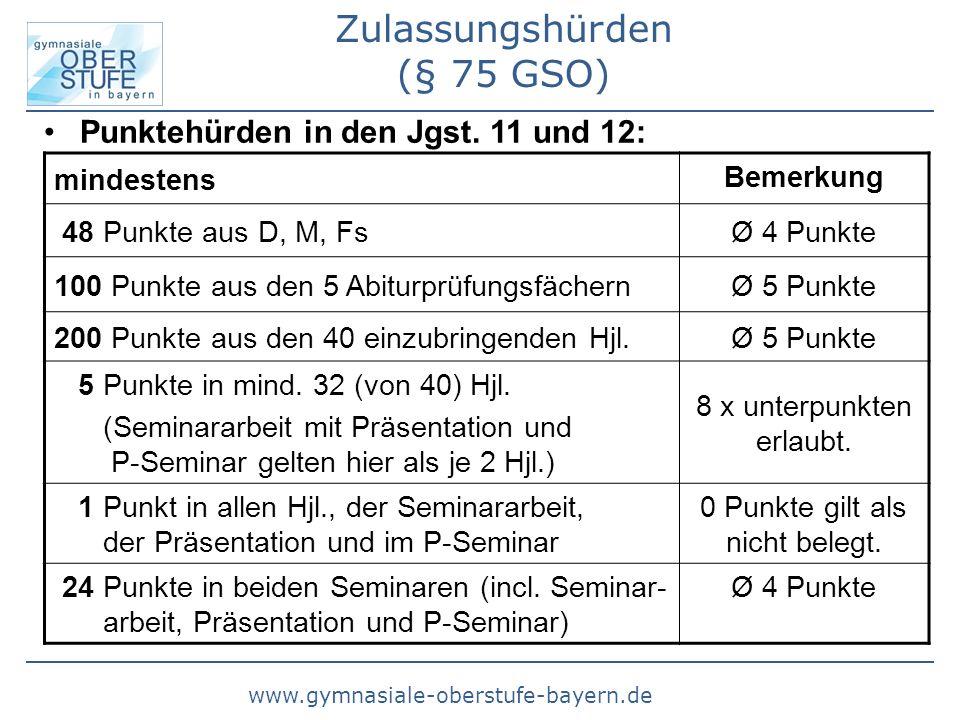 www.gymnasiale-oberstufe-bayern.de Zulassungshürden (§ 75 GSO) mindestens Bemerkung 48 Punkte aus D, M, FsØ 4 Punkte 100 Punkte aus den 5 Abiturprüfun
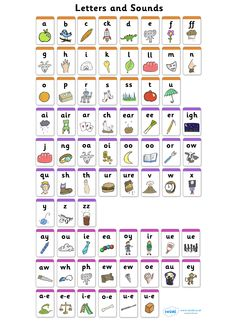 Phase 2,3 and 5 Wall Chart  - Pop over to our site at www.twinkl.co.uk and check out our lovely Letters and Sounds primary teaching resources! letters and sounds, phonics, phase 2, phase 3, phase 5, poster, large poster, phases poster #twinkl #resources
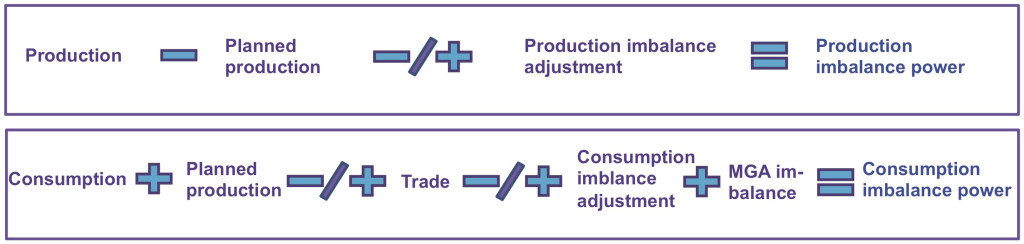 The diagram shows the calculations for the production and consumption imbalance volumes. eSett Oy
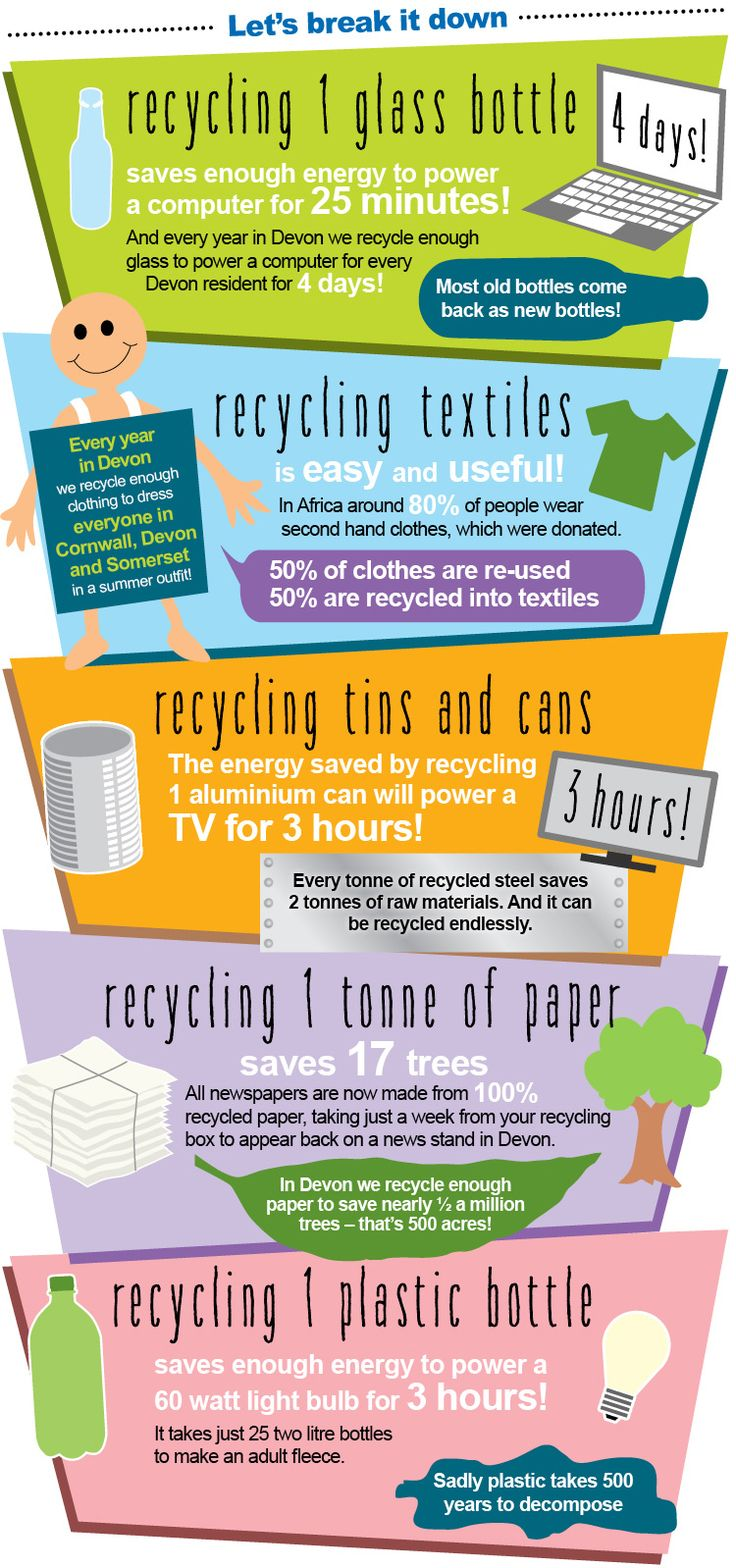 Some facts about recycling. #infographic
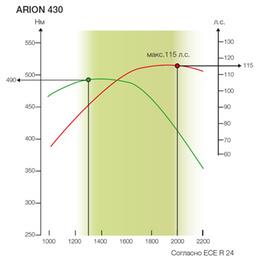 Мощность. Трактор CLAAS ARION 430-410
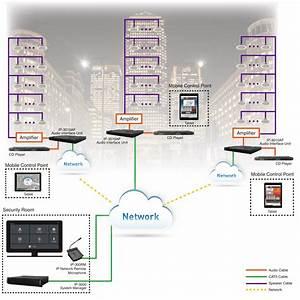 Building Ip Pa System  U00ab Matrix Voip U96fb U8a71 U7cfb U7d71 U65b9 U6848   U9999 U6e2f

The task:
Would you please print only the lines running from the one with "Some facts about recycling. #infographic" to the final line of the entries above, exactly as written and without pictures?

Solved exercise:
 Some facts about recycling. #infographic
 Мощность. Трактор CLAAS ARION 430-410
 Building Ip Pa System  U00ab Matrix Voip U96fb U8a71 U7cfb U7d71 U65b9 U6848   U9999 U6e2f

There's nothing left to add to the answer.